■ **Brief**:
Transcribe every line, keeping it exact.
________
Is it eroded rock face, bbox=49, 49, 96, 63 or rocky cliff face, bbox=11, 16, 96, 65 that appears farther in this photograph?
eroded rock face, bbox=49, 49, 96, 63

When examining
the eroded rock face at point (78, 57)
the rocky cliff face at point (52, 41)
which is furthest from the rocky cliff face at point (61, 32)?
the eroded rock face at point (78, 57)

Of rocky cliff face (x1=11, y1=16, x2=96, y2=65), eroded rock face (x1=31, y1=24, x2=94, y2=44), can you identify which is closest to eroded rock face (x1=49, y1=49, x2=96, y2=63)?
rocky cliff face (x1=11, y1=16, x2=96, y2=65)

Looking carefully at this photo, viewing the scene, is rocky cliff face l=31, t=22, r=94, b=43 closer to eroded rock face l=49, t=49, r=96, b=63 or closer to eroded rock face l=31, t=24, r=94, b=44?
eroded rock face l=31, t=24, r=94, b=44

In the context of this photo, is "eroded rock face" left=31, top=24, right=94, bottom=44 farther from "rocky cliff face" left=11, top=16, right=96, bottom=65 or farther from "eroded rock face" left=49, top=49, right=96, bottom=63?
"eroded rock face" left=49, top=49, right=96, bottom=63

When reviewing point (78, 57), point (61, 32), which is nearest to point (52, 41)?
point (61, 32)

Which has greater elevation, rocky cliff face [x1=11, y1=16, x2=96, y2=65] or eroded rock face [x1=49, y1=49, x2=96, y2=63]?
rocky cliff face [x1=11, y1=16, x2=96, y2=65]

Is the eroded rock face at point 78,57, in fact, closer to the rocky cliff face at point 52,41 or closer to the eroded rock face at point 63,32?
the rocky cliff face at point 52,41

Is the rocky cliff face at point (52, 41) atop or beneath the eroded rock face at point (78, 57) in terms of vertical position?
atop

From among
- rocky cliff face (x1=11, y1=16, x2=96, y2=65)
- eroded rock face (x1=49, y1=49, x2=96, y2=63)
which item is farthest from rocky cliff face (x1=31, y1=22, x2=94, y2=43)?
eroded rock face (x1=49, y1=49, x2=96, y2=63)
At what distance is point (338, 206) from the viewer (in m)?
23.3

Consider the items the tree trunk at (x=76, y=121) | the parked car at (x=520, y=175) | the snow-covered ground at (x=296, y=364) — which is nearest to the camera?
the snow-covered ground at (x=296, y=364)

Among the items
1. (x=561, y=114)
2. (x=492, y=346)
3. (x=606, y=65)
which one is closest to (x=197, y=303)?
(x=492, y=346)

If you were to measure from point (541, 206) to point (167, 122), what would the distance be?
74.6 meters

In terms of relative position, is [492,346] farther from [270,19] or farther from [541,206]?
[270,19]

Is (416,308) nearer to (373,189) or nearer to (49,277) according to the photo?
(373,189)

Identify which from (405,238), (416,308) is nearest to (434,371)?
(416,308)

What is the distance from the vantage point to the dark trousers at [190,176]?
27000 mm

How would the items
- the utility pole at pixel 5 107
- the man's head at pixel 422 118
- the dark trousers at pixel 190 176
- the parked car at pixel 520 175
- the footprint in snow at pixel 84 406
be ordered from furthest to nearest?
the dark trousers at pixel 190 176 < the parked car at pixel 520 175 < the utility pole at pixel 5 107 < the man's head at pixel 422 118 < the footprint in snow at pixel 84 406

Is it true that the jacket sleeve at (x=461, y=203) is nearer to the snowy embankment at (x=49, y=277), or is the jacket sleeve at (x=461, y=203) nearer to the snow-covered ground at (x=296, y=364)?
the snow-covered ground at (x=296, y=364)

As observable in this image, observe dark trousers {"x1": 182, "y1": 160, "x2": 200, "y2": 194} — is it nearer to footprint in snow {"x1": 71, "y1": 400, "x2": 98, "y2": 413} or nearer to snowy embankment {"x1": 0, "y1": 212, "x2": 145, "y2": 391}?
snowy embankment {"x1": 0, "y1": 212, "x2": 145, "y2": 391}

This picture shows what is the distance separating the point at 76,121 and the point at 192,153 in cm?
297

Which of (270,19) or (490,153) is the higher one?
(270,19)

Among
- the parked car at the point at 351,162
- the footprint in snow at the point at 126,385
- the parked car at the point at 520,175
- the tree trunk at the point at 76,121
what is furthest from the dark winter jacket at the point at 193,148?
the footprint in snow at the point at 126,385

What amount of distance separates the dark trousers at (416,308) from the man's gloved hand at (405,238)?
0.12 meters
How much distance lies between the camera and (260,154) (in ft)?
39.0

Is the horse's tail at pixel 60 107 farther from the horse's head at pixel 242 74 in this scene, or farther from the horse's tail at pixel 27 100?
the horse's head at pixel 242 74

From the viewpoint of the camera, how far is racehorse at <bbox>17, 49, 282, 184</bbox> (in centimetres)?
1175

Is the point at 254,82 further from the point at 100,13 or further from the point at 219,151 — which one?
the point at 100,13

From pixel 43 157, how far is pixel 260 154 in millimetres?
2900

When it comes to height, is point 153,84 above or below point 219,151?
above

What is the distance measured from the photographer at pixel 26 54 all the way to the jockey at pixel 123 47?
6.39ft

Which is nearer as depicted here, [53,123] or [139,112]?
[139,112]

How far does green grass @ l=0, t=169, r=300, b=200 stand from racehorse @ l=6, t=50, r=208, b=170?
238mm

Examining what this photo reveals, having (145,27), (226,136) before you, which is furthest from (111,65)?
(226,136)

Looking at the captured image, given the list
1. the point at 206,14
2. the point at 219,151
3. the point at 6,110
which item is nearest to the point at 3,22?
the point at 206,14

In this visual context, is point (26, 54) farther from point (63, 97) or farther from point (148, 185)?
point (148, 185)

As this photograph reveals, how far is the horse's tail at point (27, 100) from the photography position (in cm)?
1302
________
■ **Written solution**:
Is it eroded rock face, bbox=49, 49, 96, 63 or rocky cliff face, bbox=11, 16, 96, 65 that appears farther in this photograph?
eroded rock face, bbox=49, 49, 96, 63

When examining
the eroded rock face at point (78, 57)
the rocky cliff face at point (52, 41)
which is furthest from the rocky cliff face at point (61, 32)?
the eroded rock face at point (78, 57)

Of rocky cliff face (x1=11, y1=16, x2=96, y2=65), eroded rock face (x1=31, y1=24, x2=94, y2=44), can you identify which is closest to eroded rock face (x1=49, y1=49, x2=96, y2=63)?
rocky cliff face (x1=11, y1=16, x2=96, y2=65)

Looking carefully at this photo, viewing the scene, is rocky cliff face l=31, t=22, r=94, b=43 closer to eroded rock face l=49, t=49, r=96, b=63 or closer to eroded rock face l=31, t=24, r=94, b=44?
eroded rock face l=31, t=24, r=94, b=44

In the context of this photo, is "eroded rock face" left=31, top=24, right=94, bottom=44 farther from "rocky cliff face" left=11, top=16, right=96, bottom=65 or farther from "eroded rock face" left=49, top=49, right=96, bottom=63?
"eroded rock face" left=49, top=49, right=96, bottom=63

When reviewing point (78, 57), point (61, 32), which is nearest to point (52, 41)?
point (61, 32)

Which has greater elevation, rocky cliff face [x1=11, y1=16, x2=96, y2=65] or eroded rock face [x1=49, y1=49, x2=96, y2=63]?
rocky cliff face [x1=11, y1=16, x2=96, y2=65]

Is the eroded rock face at point 78,57, in fact, closer to the rocky cliff face at point 52,41 or closer to the eroded rock face at point 63,32?
the rocky cliff face at point 52,41

Is the rocky cliff face at point (52, 41) atop or beneath the eroded rock face at point (78, 57) in terms of vertical position?
atop

From among
- rocky cliff face (x1=11, y1=16, x2=96, y2=65)
- eroded rock face (x1=49, y1=49, x2=96, y2=63)
which item is farthest from rocky cliff face (x1=31, y1=22, x2=94, y2=43)?
eroded rock face (x1=49, y1=49, x2=96, y2=63)
At what distance is point (338, 206) from the viewer (in m)?
23.3

Consider the items the tree trunk at (x=76, y=121) | the parked car at (x=520, y=175) | the snow-covered ground at (x=296, y=364) — which is nearest to the camera?
the snow-covered ground at (x=296, y=364)

Among the items
1. (x=561, y=114)
2. (x=492, y=346)
3. (x=606, y=65)
which one is closest to (x=197, y=303)?
(x=492, y=346)

If you were to measure from point (541, 206) to point (167, 122), what would the distance be?
74.6 meters

In terms of relative position, is [492,346] farther from [270,19] or farther from [541,206]?
[270,19]

Is (416,308) nearer to (373,189) or nearer to (49,277) according to the photo?
(373,189)

Identify which from (405,238), (416,308) is nearest to (434,371)?
(416,308)

What is the distance from the vantage point to the dark trousers at [190,176]?
27000 mm

How would the items
- the utility pole at pixel 5 107
- the man's head at pixel 422 118
- the dark trousers at pixel 190 176
- the parked car at pixel 520 175
- the footprint in snow at pixel 84 406
be ordered from furthest to nearest?
the dark trousers at pixel 190 176 < the parked car at pixel 520 175 < the utility pole at pixel 5 107 < the man's head at pixel 422 118 < the footprint in snow at pixel 84 406

Is it true that the jacket sleeve at (x=461, y=203) is nearer to the snowy embankment at (x=49, y=277), or is the jacket sleeve at (x=461, y=203) nearer to the snow-covered ground at (x=296, y=364)?
the snow-covered ground at (x=296, y=364)

As observable in this image, observe dark trousers {"x1": 182, "y1": 160, "x2": 200, "y2": 194} — is it nearer to footprint in snow {"x1": 71, "y1": 400, "x2": 98, "y2": 413} or nearer to snowy embankment {"x1": 0, "y1": 212, "x2": 145, "y2": 391}?
snowy embankment {"x1": 0, "y1": 212, "x2": 145, "y2": 391}

This picture shows what is the distance separating the point at 76,121 and the point at 192,153 in cm?
297

Which of (270,19) or (490,153) is the higher one?
(270,19)

Among
- the parked car at the point at 351,162
- the footprint in snow at the point at 126,385
- the parked car at the point at 520,175
- the tree trunk at the point at 76,121
what is furthest from the dark winter jacket at the point at 193,148?
the footprint in snow at the point at 126,385

What amount of distance separates the dark trousers at (416,308) from the man's gloved hand at (405,238)?
0.12 meters
How much distance lies between the camera and (260,154) (in ft)?
39.0

Is the horse's tail at pixel 60 107 farther from the horse's head at pixel 242 74 in this scene, or farther from the horse's tail at pixel 27 100?
the horse's head at pixel 242 74

From the viewpoint of the camera, how far is racehorse at <bbox>17, 49, 282, 184</bbox> (in centimetres)?
1175

Is the point at 254,82 further from the point at 100,13 or further from the point at 219,151 — which one?
the point at 100,13

From pixel 43 157, how far is pixel 260 154 in millimetres?
2900

When it comes to height, is point 153,84 above or below point 219,151?
above

What is the distance measured from the photographer at pixel 26 54 all the way to the jockey at pixel 123 47?
6.39ft

Which is nearer as depicted here, [53,123] or [139,112]?
[139,112]

How far does green grass @ l=0, t=169, r=300, b=200 stand from racehorse @ l=6, t=50, r=208, b=170?
238mm

Examining what this photo reveals, having (145,27), (226,136) before you, which is furthest from (111,65)?
(226,136)

Looking at the captured image, given the list
1. the point at 206,14
2. the point at 219,151
3. the point at 6,110
which item is nearest to the point at 3,22?
the point at 206,14

In this visual context, is point (26, 54) farther from point (63, 97) or farther from point (148, 185)?
point (148, 185)

As this photograph reveals, how far is the horse's tail at point (27, 100) from the photography position (in cm)?
1302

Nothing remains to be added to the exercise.